Wealthy clients urged to plan for Social Security shortfall

Social Security’s main trust fund is projected to be depleted in 2032 and would cover about 78% of scheduled benefits. Advisors tell wealthy clients to model a 20% cut, delay claiming and diversify income.

Social Security’s main retirement trust fund is projected to be depleted in 2032 and would cover about 78% of scheduled benefits. Financial advisors say wealthy clients should test plans for a potential reduction, consider delaying claims and add other income sources.

Jason J. Fichtner, executive director of the LIMRA Retirement Income Institute, recommended modeling a roughly 20% across-the-board benefit reduction to see how portfolios hold up. He advised that clients age 50 and older can use catch-up contributions to boost retirement savings and that reallocating assets or saving more now may be necessary for those close to retirement.

Jay Pelham, president of Kaufman Rossin Wealth, conducts sensitivity tests that assume steep cuts, in some cases modeling benefits at half expected levels. He explained his firm models different benefit scenarios, examines asset allocation and tax efficiency, and builds alternate income sources so clients do not rely solely on Social Security.

Ash Ahluwalia, managing director and head of Social Security planning at OneTeam Financial, cautioned against claiming benefits early solely out of fear of insolvency. “I wouldn’t be racing due to Social Security to take the money early if it’s because you’re concerned they’re going to run out of money,” he said, and he favors modeling a modest delay of one or two years to increase future checks.

Robert Conzo, CEO and co-founder of The Wealth Alliance, noted differences by age: older clients typically focus on timing their claim, while younger people often assume benefits will be much smaller or not available. For younger clients, some planners model benefits at one-third to one-half of current expectations or exclude Social Security when calculating retirement needs.

Advisors advise several practical actions: increase personal savings where possible, adjust equity allocations when appropriate, delay full retirement and continue earning, shift more savings into tax-efficient accounts, and optimize asset location and withdrawal strategies. Some planners suggest funding less for children’s college and directing more to retirement accounts to increase reserves.

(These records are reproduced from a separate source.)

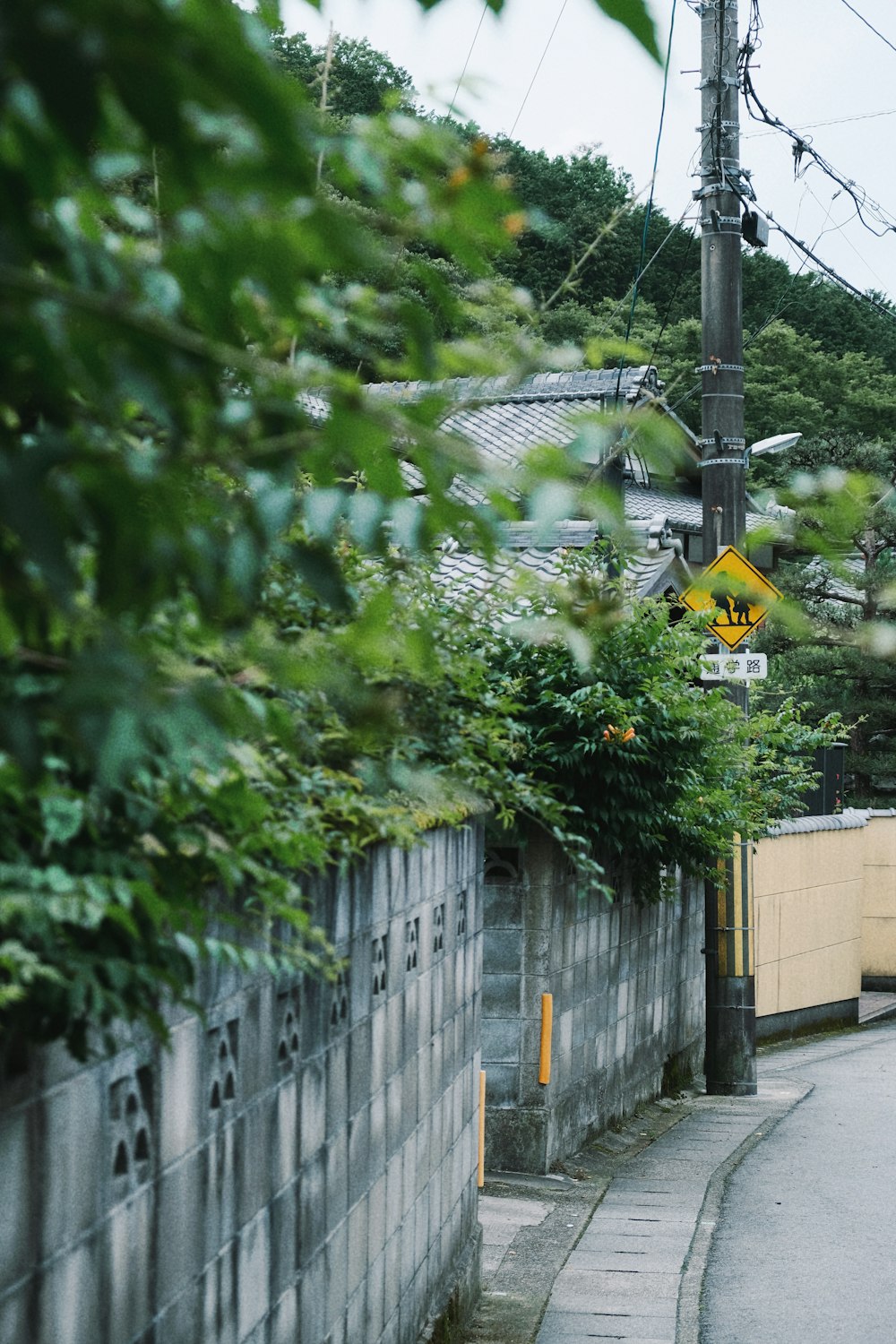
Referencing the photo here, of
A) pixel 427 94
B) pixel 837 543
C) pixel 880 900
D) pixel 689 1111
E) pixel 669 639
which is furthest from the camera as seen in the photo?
pixel 880 900

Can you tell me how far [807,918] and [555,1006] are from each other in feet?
28.3

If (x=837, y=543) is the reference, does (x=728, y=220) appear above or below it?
above

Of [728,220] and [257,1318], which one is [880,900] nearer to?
[728,220]

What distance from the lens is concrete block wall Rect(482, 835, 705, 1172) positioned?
28.2ft

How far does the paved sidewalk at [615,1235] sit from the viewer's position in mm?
6117

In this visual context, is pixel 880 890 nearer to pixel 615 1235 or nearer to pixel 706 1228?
pixel 706 1228

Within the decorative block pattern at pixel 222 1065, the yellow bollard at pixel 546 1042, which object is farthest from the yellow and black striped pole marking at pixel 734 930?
the decorative block pattern at pixel 222 1065

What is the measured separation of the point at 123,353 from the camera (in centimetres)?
117

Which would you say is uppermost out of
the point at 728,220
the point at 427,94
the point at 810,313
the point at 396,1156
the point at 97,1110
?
the point at 810,313

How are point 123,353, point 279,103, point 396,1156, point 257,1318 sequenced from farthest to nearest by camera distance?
point 396,1156
point 257,1318
point 123,353
point 279,103

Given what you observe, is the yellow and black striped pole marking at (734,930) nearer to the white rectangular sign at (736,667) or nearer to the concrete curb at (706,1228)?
the concrete curb at (706,1228)

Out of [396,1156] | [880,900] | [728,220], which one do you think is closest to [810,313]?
[880,900]

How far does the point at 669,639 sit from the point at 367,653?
24.5 ft

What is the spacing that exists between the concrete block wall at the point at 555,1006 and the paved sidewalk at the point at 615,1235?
23 centimetres
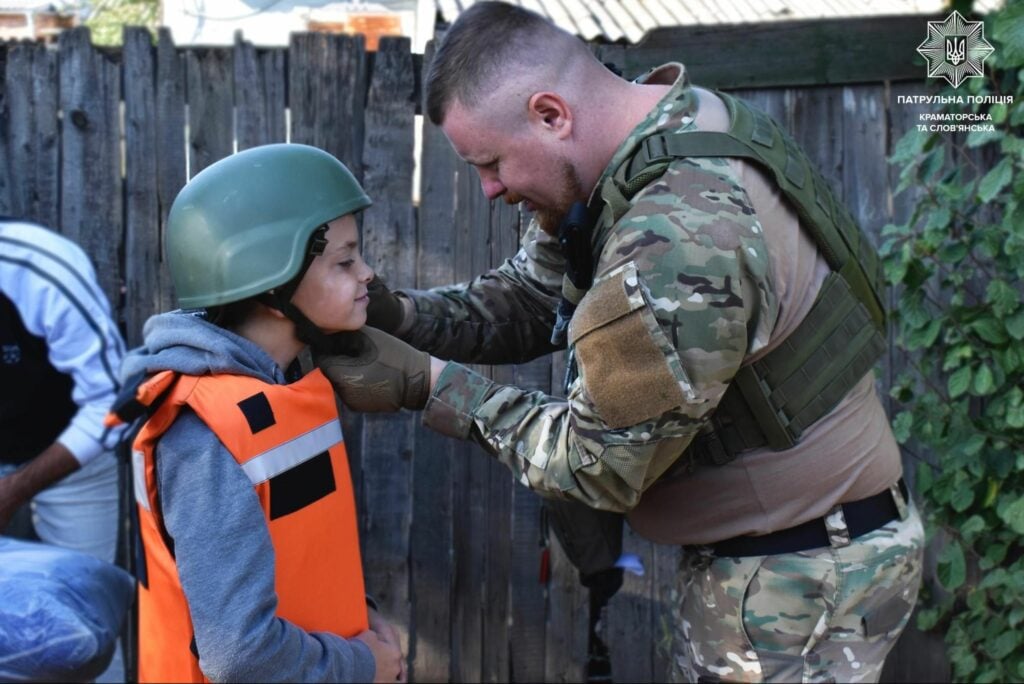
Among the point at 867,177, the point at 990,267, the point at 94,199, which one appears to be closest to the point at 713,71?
the point at 867,177

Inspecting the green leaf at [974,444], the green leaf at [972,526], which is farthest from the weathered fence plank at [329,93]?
the green leaf at [972,526]

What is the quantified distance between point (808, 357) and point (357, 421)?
6.37ft

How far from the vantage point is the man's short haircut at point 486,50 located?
2248 mm

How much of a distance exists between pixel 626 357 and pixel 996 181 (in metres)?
1.82

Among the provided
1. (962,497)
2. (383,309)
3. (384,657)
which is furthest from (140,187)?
(962,497)

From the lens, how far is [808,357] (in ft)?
7.46

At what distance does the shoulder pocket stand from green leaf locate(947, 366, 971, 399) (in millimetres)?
1782

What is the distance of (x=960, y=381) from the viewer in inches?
135

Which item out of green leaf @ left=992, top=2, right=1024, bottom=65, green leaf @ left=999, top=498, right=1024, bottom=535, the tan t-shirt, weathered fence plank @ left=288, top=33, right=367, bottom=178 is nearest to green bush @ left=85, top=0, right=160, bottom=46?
weathered fence plank @ left=288, top=33, right=367, bottom=178

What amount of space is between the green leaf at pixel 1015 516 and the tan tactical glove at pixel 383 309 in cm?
207

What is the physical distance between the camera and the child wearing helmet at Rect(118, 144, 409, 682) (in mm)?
1987

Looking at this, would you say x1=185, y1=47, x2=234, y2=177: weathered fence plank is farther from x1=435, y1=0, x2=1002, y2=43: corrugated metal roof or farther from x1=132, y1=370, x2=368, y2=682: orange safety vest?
x1=132, y1=370, x2=368, y2=682: orange safety vest

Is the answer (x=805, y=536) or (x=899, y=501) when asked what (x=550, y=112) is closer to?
(x=805, y=536)

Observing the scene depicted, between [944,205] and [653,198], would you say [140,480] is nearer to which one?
[653,198]
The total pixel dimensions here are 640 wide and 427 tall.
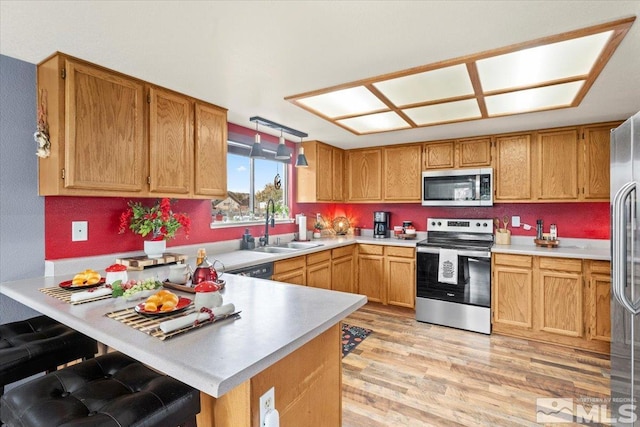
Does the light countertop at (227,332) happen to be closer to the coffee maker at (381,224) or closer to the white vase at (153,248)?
the white vase at (153,248)

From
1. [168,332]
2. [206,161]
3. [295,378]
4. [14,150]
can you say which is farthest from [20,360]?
[206,161]

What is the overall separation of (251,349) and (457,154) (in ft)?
11.9

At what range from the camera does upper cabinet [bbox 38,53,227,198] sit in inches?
71.2

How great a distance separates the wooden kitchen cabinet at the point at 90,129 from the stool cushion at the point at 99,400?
118cm

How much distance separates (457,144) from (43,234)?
404 cm

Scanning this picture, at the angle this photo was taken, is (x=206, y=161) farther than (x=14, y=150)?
Yes

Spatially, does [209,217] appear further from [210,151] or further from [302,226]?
[302,226]

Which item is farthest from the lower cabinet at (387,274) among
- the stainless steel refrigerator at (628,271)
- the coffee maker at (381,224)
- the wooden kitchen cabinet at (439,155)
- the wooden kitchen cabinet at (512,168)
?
the stainless steel refrigerator at (628,271)

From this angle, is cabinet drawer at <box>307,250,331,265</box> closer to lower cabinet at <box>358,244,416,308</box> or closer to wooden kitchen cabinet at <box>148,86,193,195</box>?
lower cabinet at <box>358,244,416,308</box>

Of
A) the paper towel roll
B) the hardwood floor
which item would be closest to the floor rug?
the hardwood floor

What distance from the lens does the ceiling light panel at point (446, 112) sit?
2631mm

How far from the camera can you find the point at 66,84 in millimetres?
1805

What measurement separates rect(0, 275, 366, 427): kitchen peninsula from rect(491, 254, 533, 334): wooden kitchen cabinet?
97.0 inches

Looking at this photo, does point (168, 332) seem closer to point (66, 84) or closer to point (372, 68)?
point (66, 84)
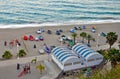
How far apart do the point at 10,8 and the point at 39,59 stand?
5438 cm

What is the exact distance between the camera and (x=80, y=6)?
3610 inches

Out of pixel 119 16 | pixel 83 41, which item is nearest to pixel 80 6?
pixel 119 16

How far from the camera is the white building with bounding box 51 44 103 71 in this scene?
95.6ft

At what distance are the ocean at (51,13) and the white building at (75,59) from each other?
3142 cm

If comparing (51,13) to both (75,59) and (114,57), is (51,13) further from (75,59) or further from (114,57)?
(114,57)

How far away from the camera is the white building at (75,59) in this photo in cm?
2912

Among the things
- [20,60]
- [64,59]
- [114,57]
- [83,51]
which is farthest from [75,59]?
[20,60]

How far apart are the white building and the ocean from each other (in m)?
31.4

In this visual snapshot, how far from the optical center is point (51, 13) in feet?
257

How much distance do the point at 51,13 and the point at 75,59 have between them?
5021 cm

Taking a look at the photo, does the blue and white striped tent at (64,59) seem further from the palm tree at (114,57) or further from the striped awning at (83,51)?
the palm tree at (114,57)

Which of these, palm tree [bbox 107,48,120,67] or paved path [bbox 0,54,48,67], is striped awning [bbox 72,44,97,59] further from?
paved path [bbox 0,54,48,67]

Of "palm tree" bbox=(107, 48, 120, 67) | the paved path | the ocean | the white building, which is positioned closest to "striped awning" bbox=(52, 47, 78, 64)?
the white building

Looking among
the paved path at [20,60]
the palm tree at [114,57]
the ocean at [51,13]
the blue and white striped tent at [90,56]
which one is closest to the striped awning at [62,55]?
the blue and white striped tent at [90,56]
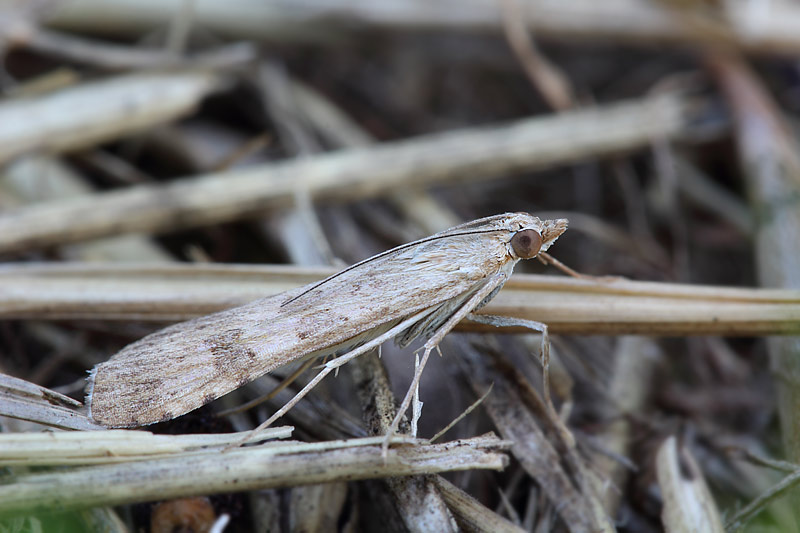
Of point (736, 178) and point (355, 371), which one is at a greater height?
point (736, 178)

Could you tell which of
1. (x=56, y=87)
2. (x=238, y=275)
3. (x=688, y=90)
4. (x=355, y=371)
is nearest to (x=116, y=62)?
(x=56, y=87)

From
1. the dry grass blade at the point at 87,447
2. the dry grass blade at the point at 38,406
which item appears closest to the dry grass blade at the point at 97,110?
the dry grass blade at the point at 38,406

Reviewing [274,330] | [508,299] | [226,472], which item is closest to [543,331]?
[508,299]

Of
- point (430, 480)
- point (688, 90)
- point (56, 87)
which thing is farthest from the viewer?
point (688, 90)

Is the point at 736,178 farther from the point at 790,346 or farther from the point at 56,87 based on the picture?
the point at 56,87

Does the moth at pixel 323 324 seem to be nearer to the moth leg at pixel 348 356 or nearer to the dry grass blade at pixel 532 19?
the moth leg at pixel 348 356

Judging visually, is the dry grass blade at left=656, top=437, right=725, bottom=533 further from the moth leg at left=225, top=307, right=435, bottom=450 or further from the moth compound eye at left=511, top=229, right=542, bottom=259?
the moth leg at left=225, top=307, right=435, bottom=450

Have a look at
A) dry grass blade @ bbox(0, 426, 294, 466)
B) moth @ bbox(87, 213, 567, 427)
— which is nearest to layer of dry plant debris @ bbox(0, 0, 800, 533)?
dry grass blade @ bbox(0, 426, 294, 466)

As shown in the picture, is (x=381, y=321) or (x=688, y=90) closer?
(x=381, y=321)

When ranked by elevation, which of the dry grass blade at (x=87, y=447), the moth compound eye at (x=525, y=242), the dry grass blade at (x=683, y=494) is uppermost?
the moth compound eye at (x=525, y=242)
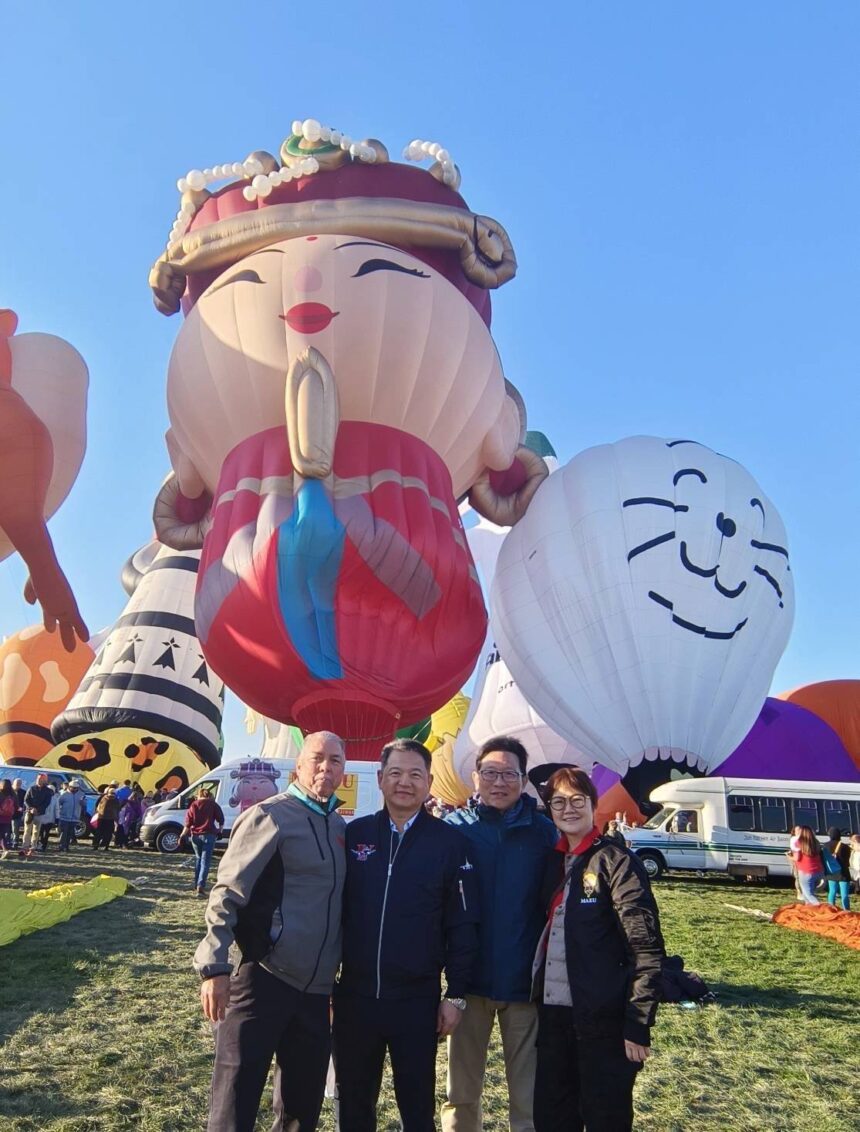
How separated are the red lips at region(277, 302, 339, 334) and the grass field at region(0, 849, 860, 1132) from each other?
19.8 feet

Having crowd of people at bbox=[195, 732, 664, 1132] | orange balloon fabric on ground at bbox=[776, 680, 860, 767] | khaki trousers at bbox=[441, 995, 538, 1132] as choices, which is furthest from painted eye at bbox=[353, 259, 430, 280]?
orange balloon fabric on ground at bbox=[776, 680, 860, 767]

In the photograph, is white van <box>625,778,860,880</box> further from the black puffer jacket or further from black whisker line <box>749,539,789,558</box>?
the black puffer jacket

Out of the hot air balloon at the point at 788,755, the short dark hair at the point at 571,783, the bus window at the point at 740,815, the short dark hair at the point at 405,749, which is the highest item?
the hot air balloon at the point at 788,755

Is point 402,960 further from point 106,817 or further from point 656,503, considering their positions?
point 106,817

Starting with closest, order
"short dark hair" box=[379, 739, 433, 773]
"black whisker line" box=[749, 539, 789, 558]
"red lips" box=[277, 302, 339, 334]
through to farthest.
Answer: "short dark hair" box=[379, 739, 433, 773] < "red lips" box=[277, 302, 339, 334] < "black whisker line" box=[749, 539, 789, 558]

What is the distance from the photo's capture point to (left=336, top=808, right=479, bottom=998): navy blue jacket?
2561 mm

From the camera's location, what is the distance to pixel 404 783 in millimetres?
2730

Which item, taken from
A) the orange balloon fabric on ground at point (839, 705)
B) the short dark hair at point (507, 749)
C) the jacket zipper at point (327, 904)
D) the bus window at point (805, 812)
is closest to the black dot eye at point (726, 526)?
the bus window at point (805, 812)

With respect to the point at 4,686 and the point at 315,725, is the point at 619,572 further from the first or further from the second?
the point at 4,686

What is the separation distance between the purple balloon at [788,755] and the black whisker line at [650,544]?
5.60 meters

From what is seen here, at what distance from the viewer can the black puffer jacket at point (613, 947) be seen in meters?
2.40

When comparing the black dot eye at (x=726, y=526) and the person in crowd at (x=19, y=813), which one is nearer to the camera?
the black dot eye at (x=726, y=526)

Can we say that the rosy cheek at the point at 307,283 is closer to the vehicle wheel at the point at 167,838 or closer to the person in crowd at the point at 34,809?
the person in crowd at the point at 34,809

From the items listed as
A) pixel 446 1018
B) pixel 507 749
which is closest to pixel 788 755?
pixel 507 749
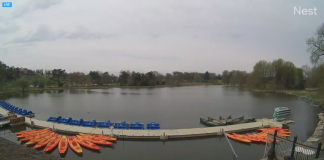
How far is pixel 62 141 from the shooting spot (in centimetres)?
1770

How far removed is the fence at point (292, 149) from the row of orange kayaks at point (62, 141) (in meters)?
13.6

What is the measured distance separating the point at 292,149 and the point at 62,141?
60.3ft

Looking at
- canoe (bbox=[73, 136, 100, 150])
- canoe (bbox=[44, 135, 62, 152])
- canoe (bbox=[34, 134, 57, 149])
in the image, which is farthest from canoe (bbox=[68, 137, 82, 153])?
canoe (bbox=[34, 134, 57, 149])

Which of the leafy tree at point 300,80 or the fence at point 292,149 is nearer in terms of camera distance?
the fence at point 292,149

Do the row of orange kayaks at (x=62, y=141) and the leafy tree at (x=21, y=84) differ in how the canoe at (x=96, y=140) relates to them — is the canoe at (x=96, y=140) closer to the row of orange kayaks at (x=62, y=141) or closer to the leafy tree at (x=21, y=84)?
the row of orange kayaks at (x=62, y=141)

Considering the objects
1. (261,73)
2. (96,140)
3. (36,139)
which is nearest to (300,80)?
(261,73)

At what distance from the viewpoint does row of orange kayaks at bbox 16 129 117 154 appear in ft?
55.2

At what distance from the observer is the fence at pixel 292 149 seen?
9680mm

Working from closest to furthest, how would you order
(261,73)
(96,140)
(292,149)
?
(292,149), (96,140), (261,73)

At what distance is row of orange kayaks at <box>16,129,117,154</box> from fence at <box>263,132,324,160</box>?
13.6 m

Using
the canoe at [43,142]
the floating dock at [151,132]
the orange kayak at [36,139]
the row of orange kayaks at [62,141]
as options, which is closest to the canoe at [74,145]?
the row of orange kayaks at [62,141]

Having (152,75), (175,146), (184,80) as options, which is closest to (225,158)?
(175,146)

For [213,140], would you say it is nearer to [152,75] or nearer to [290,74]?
[290,74]

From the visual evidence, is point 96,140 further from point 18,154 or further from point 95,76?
point 95,76
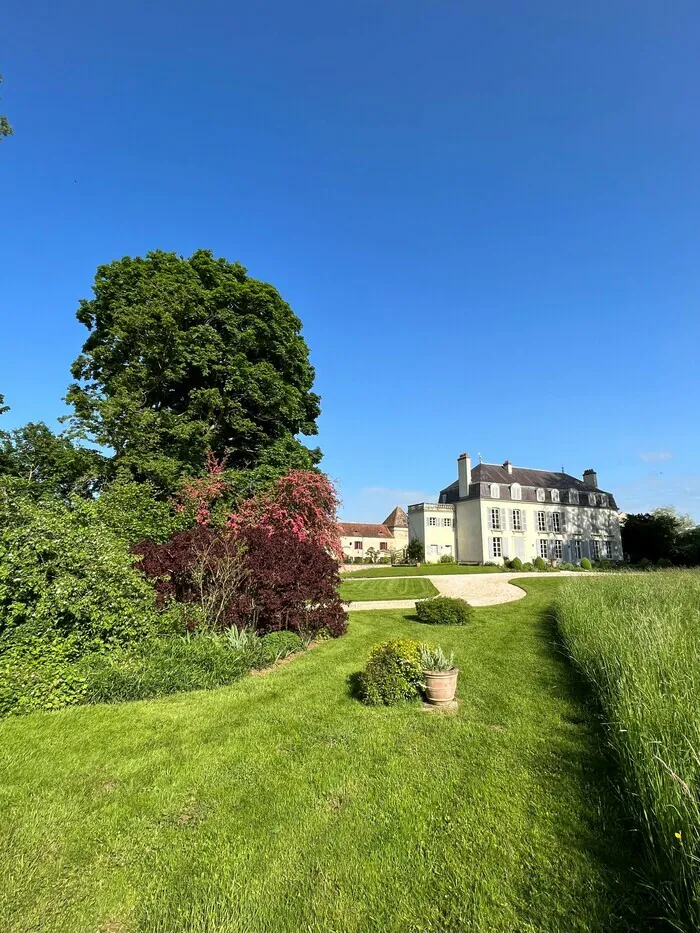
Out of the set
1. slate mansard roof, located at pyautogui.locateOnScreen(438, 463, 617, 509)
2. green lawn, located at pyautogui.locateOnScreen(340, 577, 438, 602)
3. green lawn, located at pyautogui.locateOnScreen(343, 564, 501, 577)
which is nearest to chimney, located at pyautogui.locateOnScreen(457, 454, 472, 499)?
slate mansard roof, located at pyautogui.locateOnScreen(438, 463, 617, 509)

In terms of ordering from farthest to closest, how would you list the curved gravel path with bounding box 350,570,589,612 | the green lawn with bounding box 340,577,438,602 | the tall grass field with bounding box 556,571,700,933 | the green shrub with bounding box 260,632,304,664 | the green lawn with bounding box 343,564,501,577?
the green lawn with bounding box 343,564,501,577, the green lawn with bounding box 340,577,438,602, the curved gravel path with bounding box 350,570,589,612, the green shrub with bounding box 260,632,304,664, the tall grass field with bounding box 556,571,700,933

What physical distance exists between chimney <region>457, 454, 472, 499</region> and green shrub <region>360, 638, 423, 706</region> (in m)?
35.1

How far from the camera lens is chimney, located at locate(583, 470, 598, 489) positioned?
44.1m

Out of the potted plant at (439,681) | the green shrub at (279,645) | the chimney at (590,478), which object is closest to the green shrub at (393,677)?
the potted plant at (439,681)

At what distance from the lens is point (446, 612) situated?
1076cm

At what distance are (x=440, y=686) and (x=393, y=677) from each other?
1.98 ft

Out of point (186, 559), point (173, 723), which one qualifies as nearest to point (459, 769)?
point (173, 723)

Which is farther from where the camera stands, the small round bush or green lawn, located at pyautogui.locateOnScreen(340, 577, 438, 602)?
green lawn, located at pyautogui.locateOnScreen(340, 577, 438, 602)

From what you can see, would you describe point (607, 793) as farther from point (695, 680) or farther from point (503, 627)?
point (503, 627)

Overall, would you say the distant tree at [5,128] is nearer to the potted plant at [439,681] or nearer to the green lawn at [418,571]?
the potted plant at [439,681]

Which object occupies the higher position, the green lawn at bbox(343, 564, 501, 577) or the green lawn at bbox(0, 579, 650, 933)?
the green lawn at bbox(343, 564, 501, 577)

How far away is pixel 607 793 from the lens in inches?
137

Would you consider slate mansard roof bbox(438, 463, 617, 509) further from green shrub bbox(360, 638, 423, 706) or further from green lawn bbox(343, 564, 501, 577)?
green shrub bbox(360, 638, 423, 706)

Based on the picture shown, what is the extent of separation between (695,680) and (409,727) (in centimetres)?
275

Legislative options to address the trust fund shortfall include raising the full retirement age, increasing payroll taxes or reducing benefit amounts. Any change to rules or benefit formulas would influence claiming strategies and projected retirement income.

Advisers recommend running multiple scenarios and stress tests to measure the impact of cuts or rule changes on retirement plans. The projection has prompted financial planners to review client strategies and to incorporate lower-benefit scenarios into planning, while stopping short of recommending immediate claiming changes for all clients.